Chris Butler, professor of primary care in the Nuffield Department of Primary Care Health Sciences and co-chief investigator of Panoramic, said: “Finding effective, safe and scalable early treatments for Covid-19 in the community is the next major frontier in our research response to the ongoing worldwide pandemic.
“It is in the community where treatments could have a massive reach and impact.
“But decisions about who to treat should always be based on evidence from rigorous clinical trials that involve people who would most likely be prescribed the drugs.”
He added: “We must not forget the other ongoing pandemic of antibiotic resistance, which in part stems from using antimicrobial drugs at scale before we did rigorous clinical trials to find out who really benefits from treatment, and who does not.”
But Prof Butler said there may be some circumstances where the decision might be made to use the treatment.
He explained: “Although this trial found no benefit from molnupiravir treatment on its primary outcome – which hypothesised that treatment with molnupiravir for vaccinated, at-risk patients would reduce the likelihood of hospitalisation or death – the trial suggests that this treatment could have other benefits when being used to treat Covid-19, such as a faster recovery time and reduced follow-up with health services.
“This could help to ease the burden on UK health services through the treatment of selected patients at home, during times of high disease burden and pressure on key services.
“We therefore hope this new evidence will be of use to policymakers when preparing strategies for managing Covid-19 infections over the winter.”
Those enrolled in the study were within five days of symptoms beginning and either aged over 50 years in good health or between 18-50 with underlying health conditions that made them clinically more vulnerable.
A total of 25,786 people were randomly assigned to receive either molnupiravir or the usual standard of NHS care.
Explaining the findings, Professor Judith Breuer, director of the UCL Pathogen Genomics Unit, said: “The results generated by the UCL sub-study show that those participants receiving molnupiravir cleared SARS-CoV-2 more quickly than those receiving only usual care.
“As part of Panoramic, we are continuing to investigate the impact of the drug on the virus’ genome (genetic material) and on the participants’ antibody responses.”

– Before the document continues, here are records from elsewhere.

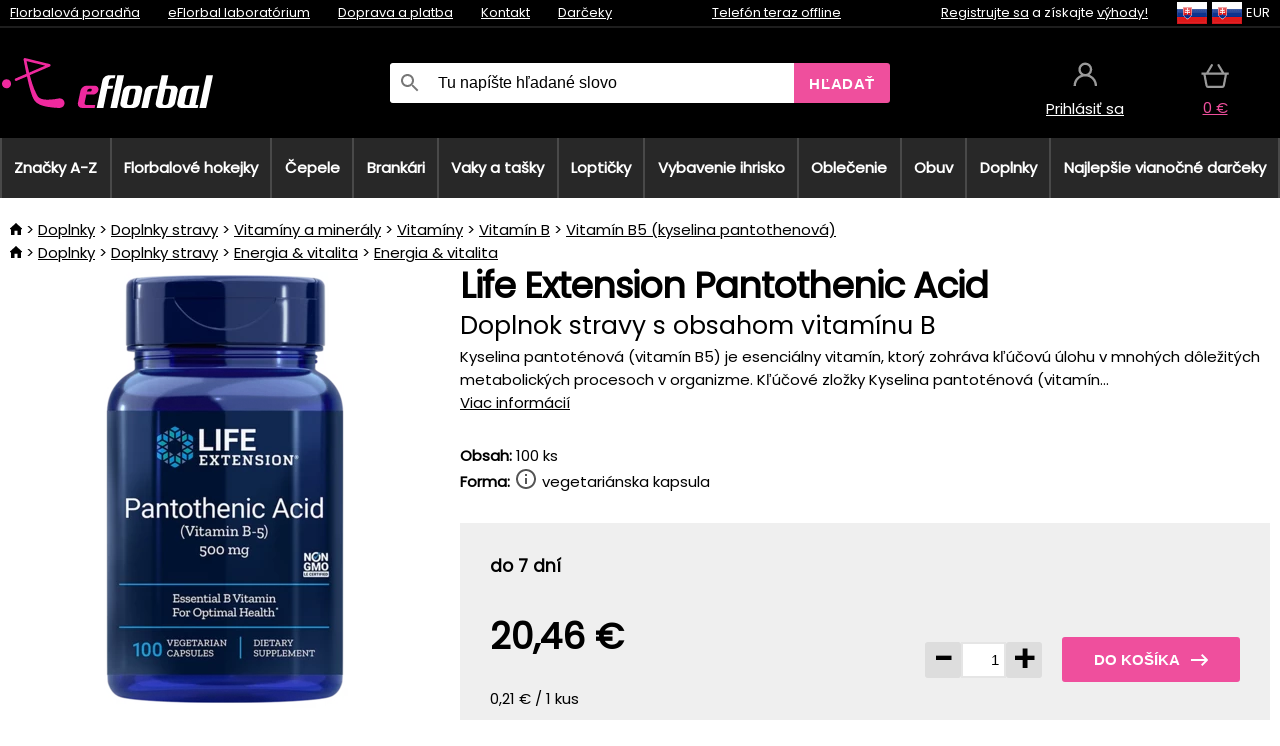

--- FILE ---
content_type: image/svg+xml
request_url: https://static.necy.eu/d/svg-logos/eflorbal-1.svg
body_size: 1562
content:
<svg xmlns="http://www.w3.org/2000/svg" viewBox="0 0 168.2285 39.7737" height="150.3256" width="635.8242"><defs><clipPath id="a" clipPathUnits="userSpaceOnUse"><path d="M0 0h1190.551v841.89H0z"/></clipPath></defs><path d="M3.622 16.8633c1.999 0 3.6222 1.623 3.6222 3.6218 0 1.9991-1.6233 3.6221-3.6221 3.6221-1.9994 0-3.6221-1.623-3.6221-3.622 0-1.999 1.6227-3.6219 3.622-3.6219M19.6044 2.5527c.597 2.983 1.277 5.946 2.0177 8.895l.0343.1352c3.505-1.5114 7.0093-3.0225 10.514-4.5341l2.2968-.9906a52743.5973 52743.5973 0 00-14.886-3.621c.0076.0388.0157.0771.0232.1155M46.1829 39.729c-2.0019.1647-4.6062-.1572-7.2163-.4668-3.9938-.4739-8.168-1.2087-11.2675-3.5236-2.2326-1.6672-3.3004-4.4451-4.227-7.2314-1.5077-4.5328-2.5283-9.2157-3.5542-13.869l-8.2908 3.5225a.7072.7072 0 01-.0418.019c-.525.2253-1.134-.0182-1.3594-.5435-.2254-.525.018-1.134.5434-1.3594.01-.0042.0197-.0084.0303-.0126l8.662-3.7347c-.7971-3.749-1.553-7.5057-2.2384-11.225 0 0-.0679-.4501.0907-.7506.1088-.207.2268-.2888.2268-.2888l.2696-.1778c.118-.042.2493-.1302.6775-.0626 0 0 5.1432 1.2565 7.7147 1.8845L37.959 4.7767c.5935.1987 1.0108.7123.6933 1.4298 0 0-.2156.3576-.5292.525-4.9236 2.123-9.8465 4.2465-14.7699 6.3703l-1.1722.5058c1.3714 5.1719 2.8083 10.2525 5.3127 15.0515.6894 1.3208 1.4023 2.7187 2.8093 3.409 2.625 1.2874 5.7843 1.1964 8.8527.9821 2.06-.1435 4.1165-.4031 6.1265-.8536.001-.0003.2417-.0403.3642-.0531 2.0879-.2254 3.9654 1.287 4.1905 3.3744.2254 2.088-1.2874 3.966-3.375 4.1911a3.795 3.795 0 01-.279.02M72.5419 29.1367h-5.2832l-1.3825 6.4886c-.2128.9928.4254 1.7727 1.3825 1.7727h7.0915l-.4963 2.3756H63.8195c-2.3047 0-3.7585-1.8436-3.2622-4.1483l1.9858-9.4315c.4967-2.3047 2.7302-4.1486 5.0352-4.1486h6.4883c1.9502 0 3.2265 1.596 2.8014 3.5457-.4258 1.9505-2.3763 3.5458-4.3261 3.5458m-1.9145-4.7156h-.603c-.9574 0-1.95.78-2.1628 1.7727l-.1058.5676h2.3752c.6382 0 1.2767-.532 1.4182-1.1705.1414-.6378-.2833-1.1698-.9218-1.1698" fill="#ef299e"/><path d="M89.9162 16.099h-2.3749c-.9574 0-1.9505.8154-2.1632 1.7724l-.8866 4.1487h4.1487l-.4964 2.376h-4.1486l-3.1563 15.3775h-5.3185l4.5392-21.9022c.4964-2.2687 2.7301-4.1126 5.0348-4.1126h5.3185zM91.751 39.7736h-5.3188l5.5316-25.9898h5.3181z" fill="#fff"/><g clip-path="url(#a)" transform="matrix(.35278 0 0 -.35278 -179.3069 152.4479)"><path d="M819.5174 331.1517c-1.406-6.533-7.739-11.76-14.171-11.76h-20.102c-6.533 0-10.653 5.227-9.247 11.76l5.629 26.734c1.406 6.534 7.739 11.76 14.271 11.76h20.102c6.534 0 10.553-5.226 9.247-11.76zm-13.368 31.76h-3.316c-2.714 0-5.528-2.211-6.131-5.026l-5.629-26.734c-.603-2.814 1.207-5.025 3.921-5.025h3.316c2.813 0 5.527 2.211 6.131 5.025l5.729 26.734c.603 2.815-1.207 5.026-4.021 5.026M859.2205 362.9115h-6.734c-2.714 0-5.529-2.211-6.03-5.025l-8.242-38.495h-15.076l8.241 38.495c1.306 6.533 7.64 11.759 14.171 11.759h15.076zM899.4011 331.1517c-1.407-6.533-7.739-11.76-14.171-11.76h-20.101c-6.535 0-10.655 5.227-9.249 11.76l13.167 61.912h15.076l-5.025-23.418h16.786c6.532 0 10.553-5.226 9.246-11.76zm-13.366 31.76h-8.343l-6.734-31.76c-.603-2.814 1.206-5.025 3.92-5.025h3.317c2.814 0 5.527 2.211 6.129 5.025l5.73 26.734c.604 2.815-1.207 5.026-4.019 5.026M945.3416 326.1263h6.633l-1.406-6.734h-36.787c-6.534 0-10.653 5.226-9.247 11.759l5.628 26.735c1.408 6.533 7.74 11.76 14.273 11.76h30.152zm-12.971 36.785c-2.714 0-5.528-2.211-6.132-5.025l-5.627-26.735c-.603-2.814 1.206-5.025 3.919-5.025h6.734l7.839 36.785z" fill="#fff"/></g><g><path d="M162.6973 39.7736h-5.3185l5.5312-25.9898h5.3185z" fill="#fff"/></g></svg>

Professor Sir Jonathan Van-Tam, pro-vice-chancellor for the Faculty of Medicine and Health Sciences at the University of Nottingham and study co-author, said: “While molnupiravir was originally found to work well to reduce hospitalisation in patients with Covid, these were unvaccinated patients.
“This latest research has repeated the exercise in the highly vaccinated population, demonstrating that the vaccine protection is so strong that there is no obvious benefit from the drug in terms of further reducing hospitalisation and deaths.
“However, symptom duration and virus shedding are both markedly reduced, and we have to wait much longer to know if there will be any discernible effects on long Covid.”
The findings are published in The Lancet journal.